#### Excerpt ####

SitNews - Stories in the News - Ketchikan, Alaska

Ward Cove has been Ketchikan economic engine for 100 years

Cruise ship port would redevelop pulp mill site


November 29, 2019
Friday PM

(SitNews) Ketchikan, Alaska - This summer's announcement that a multi-ship cruise terminal is planned for the old Ketchikan Pulp Mill site in Ward Cove is a reminder of the important economic role the cove has played in the community over the years.

Ward Cove has been home to a cannery, the pulp mill, numerous smaller businesses and even a town that sought to supplant Ketchikan as the main community in the area.

Ward Cove also comes with a built-in mystery. Just who the heck was "Ward?"

Ward Cove has been Ketchikan economic engine for 100 years

Ward Cove before the mill. c.1939-1959
A $40 million pulp mill, which will produce 550 tons of high grade dissolving pulp daily will rise during 1952 at this site on Ward's Cove near Ketchikan."
Photo courtesy Alaska State Library - Historical Collections

No one knows exactly.

In the 1960s and 70s, regional historian and Alaska place names expert Bob DeArmond spent a fair amount of time trying to determine where the name came from. He was more successful at debunking theories. He first determined that the "Dictionary of Alaska Place Names" was incorrect in determining the name came from the US Coast Survey of the early 1880s. Place Names said "Ward" was one of the officers on the USS Patterson that surveyed the area, but DeArmond found the ship had no such officer.

DeArmond also investigated the claim that it was a misspelling of the name "Waud"" after W.W. Waud who had a salmon saltery in the area from 1883 to 1892. But DeArmond determined that the name "Ward's Cove" predated the saltery.

#### Recorded information ####

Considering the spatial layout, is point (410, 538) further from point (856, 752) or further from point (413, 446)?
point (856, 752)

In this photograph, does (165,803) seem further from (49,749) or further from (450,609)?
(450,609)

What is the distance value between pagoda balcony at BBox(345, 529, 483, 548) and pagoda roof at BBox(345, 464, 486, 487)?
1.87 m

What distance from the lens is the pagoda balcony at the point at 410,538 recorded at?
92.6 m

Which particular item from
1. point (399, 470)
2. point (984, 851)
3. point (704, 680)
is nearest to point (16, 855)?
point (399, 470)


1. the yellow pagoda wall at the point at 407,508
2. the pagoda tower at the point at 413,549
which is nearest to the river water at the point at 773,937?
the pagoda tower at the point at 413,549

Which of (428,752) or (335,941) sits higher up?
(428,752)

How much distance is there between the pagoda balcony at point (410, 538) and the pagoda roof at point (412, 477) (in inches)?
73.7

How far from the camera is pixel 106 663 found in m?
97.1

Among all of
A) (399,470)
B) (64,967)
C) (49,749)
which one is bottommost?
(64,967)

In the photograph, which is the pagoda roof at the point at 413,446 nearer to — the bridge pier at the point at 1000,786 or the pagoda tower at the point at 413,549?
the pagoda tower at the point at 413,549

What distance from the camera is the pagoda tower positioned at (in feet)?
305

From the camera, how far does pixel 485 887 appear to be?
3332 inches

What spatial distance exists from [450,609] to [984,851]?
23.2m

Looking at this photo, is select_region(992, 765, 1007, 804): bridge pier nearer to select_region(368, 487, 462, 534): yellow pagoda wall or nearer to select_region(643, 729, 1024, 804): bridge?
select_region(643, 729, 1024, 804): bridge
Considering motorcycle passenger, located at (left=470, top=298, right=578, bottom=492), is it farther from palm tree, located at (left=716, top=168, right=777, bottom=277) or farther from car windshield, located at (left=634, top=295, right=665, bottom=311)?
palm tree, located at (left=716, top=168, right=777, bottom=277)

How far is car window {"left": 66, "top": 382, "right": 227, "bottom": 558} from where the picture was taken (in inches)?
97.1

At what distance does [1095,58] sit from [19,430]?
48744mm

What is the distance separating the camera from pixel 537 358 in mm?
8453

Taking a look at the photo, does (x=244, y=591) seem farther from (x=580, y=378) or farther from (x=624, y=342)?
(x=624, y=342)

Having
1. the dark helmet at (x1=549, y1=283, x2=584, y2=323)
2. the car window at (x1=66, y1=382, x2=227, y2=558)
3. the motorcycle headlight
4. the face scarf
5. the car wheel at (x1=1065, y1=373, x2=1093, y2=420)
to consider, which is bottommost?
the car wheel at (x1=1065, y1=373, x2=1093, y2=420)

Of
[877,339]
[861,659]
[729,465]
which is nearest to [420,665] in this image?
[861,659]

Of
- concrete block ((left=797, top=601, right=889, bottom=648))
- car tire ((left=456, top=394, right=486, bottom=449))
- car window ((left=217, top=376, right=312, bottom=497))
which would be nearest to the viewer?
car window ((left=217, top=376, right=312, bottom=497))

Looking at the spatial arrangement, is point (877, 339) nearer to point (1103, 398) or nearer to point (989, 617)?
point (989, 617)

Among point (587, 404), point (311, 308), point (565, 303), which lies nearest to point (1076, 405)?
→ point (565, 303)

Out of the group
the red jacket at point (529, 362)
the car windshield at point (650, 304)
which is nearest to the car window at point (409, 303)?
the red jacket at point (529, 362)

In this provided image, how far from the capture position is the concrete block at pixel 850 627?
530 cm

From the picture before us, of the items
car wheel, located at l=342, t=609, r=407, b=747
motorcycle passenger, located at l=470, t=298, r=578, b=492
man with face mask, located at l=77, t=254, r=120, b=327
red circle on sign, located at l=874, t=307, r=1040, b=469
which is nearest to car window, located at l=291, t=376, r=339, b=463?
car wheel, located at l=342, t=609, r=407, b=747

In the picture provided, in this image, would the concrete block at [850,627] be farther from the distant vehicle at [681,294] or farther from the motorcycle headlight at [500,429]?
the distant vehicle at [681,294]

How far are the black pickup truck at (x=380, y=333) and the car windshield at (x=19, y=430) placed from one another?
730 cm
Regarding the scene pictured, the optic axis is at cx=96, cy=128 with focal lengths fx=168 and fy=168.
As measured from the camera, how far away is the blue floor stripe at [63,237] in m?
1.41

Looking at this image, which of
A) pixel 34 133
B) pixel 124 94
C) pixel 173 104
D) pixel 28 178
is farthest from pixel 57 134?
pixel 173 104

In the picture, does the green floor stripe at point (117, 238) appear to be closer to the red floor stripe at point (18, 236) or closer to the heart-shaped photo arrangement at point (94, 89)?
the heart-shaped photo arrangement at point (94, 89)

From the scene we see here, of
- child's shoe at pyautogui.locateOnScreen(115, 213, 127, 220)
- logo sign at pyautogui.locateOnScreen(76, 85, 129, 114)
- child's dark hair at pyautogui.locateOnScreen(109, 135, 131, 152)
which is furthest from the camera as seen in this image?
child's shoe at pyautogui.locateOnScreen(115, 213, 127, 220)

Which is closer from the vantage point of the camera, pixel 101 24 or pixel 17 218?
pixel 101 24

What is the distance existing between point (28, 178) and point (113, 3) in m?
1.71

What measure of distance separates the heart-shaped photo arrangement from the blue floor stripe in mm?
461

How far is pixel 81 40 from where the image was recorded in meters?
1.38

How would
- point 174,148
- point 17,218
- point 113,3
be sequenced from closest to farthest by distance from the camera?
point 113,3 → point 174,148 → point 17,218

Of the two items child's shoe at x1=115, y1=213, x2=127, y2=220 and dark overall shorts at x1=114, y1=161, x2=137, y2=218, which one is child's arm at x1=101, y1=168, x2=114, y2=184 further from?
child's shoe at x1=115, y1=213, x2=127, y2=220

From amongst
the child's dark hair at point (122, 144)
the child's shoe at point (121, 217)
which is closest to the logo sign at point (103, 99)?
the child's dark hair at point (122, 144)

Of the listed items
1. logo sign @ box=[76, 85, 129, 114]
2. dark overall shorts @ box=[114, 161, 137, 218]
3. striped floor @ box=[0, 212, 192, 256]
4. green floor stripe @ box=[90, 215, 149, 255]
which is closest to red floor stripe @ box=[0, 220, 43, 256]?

####

● **Problems and tasks**:
**A.** According to the Ward Cove article, what has Ward Cove been home to? List every item it names.
**B.** Answer these from the Ward Cove article:
(i) How many tons of pulp was the planned mill to produce each day?
(ii) On which ship did the "Dictionary of Alaska Place Names" say Ward served as an officer?
(iii) During which years did W.W. Waud have a salmon saltery in the area?

● **Answers below**:
**A.**
- A cannery
- The pulp mill
- Numerous smaller businesses
- A town that sought to supplant Ketchikan as the main community in the area

**B.**
(i) 550 tons of high grade dissolving pulp
(ii) The USS Patterson
(iii) From 1883 to 1892